───── Exercise materials ─────

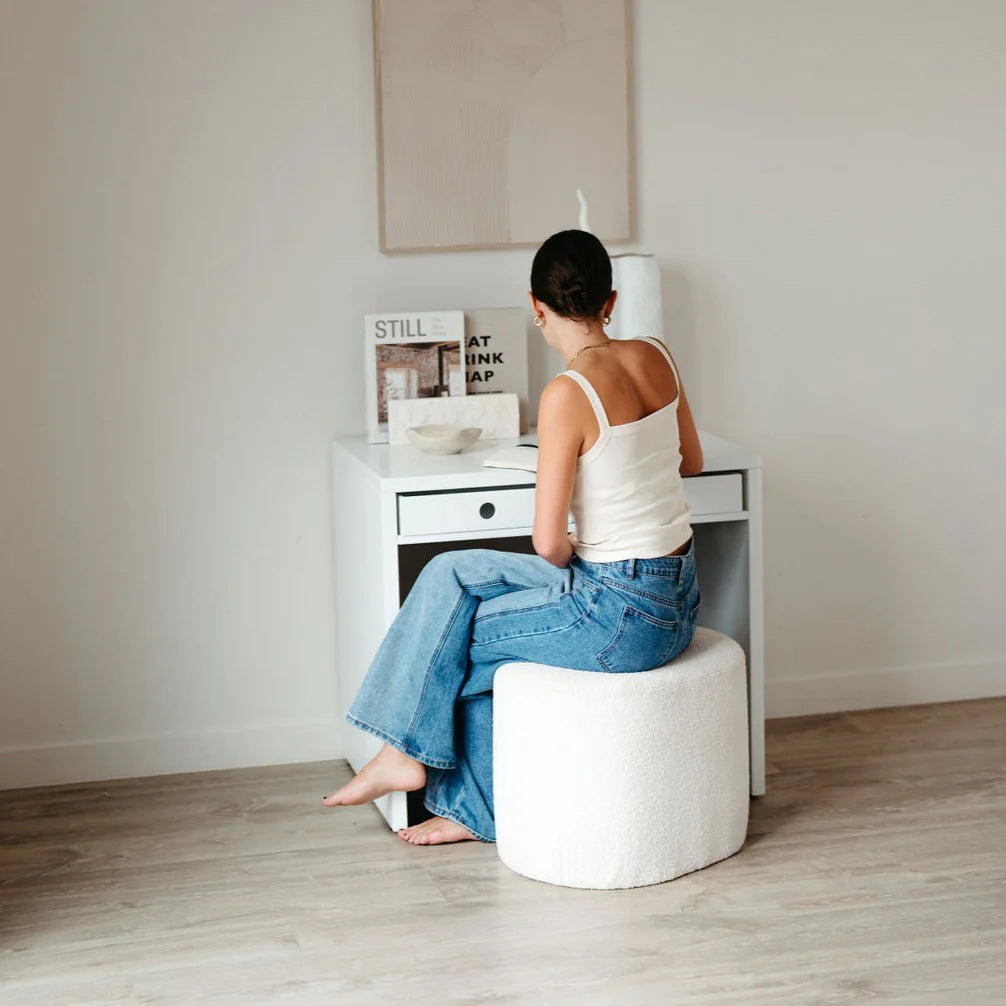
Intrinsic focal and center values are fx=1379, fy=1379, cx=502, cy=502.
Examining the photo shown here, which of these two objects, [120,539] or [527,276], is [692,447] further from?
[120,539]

─────
───── Exercise materials ─────

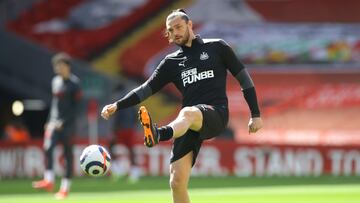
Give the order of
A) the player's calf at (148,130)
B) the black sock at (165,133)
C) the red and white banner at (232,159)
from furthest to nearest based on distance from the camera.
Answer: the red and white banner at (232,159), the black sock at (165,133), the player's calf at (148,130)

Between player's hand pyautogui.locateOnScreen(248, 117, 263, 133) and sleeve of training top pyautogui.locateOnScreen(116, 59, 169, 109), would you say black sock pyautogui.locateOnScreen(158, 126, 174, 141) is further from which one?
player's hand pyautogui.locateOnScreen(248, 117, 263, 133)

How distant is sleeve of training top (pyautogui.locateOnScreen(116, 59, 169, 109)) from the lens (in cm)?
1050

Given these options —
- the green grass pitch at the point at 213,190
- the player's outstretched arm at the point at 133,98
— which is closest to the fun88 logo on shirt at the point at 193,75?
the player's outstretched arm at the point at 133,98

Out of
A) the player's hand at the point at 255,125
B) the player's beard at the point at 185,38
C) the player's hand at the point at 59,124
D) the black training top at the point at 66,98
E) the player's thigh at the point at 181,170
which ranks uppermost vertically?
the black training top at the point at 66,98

─────
───── Exercise materials ─────

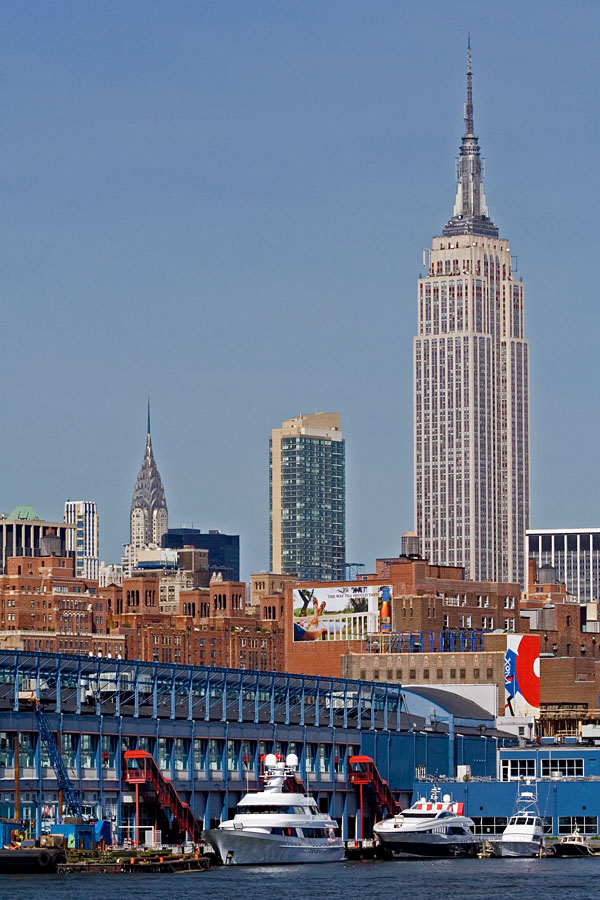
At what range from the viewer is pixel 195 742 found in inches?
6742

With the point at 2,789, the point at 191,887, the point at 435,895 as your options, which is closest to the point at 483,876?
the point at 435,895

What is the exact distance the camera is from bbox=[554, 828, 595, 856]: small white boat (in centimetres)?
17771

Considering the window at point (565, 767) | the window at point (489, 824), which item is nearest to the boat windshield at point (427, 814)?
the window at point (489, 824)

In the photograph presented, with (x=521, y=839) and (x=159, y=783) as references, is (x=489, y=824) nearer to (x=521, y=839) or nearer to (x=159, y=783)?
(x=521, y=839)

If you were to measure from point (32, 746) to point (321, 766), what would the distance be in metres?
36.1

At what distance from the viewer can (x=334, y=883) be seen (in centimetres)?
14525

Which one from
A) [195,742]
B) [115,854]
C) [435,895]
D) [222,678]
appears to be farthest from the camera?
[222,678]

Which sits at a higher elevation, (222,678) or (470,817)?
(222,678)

─────

◆ Given problem ◆
Show every line of the records that contains the string "locateOnScreen". Case matters.

◆ Exercise solution ◆
Between player's hand pyautogui.locateOnScreen(248, 117, 263, 133) and sleeve of training top pyautogui.locateOnScreen(116, 59, 169, 109), would you say black sock pyautogui.locateOnScreen(158, 126, 174, 141) is further from which one?
player's hand pyautogui.locateOnScreen(248, 117, 263, 133)
How distant is sleeve of training top (pyautogui.locateOnScreen(116, 59, 169, 109)) from the lens (in cm)?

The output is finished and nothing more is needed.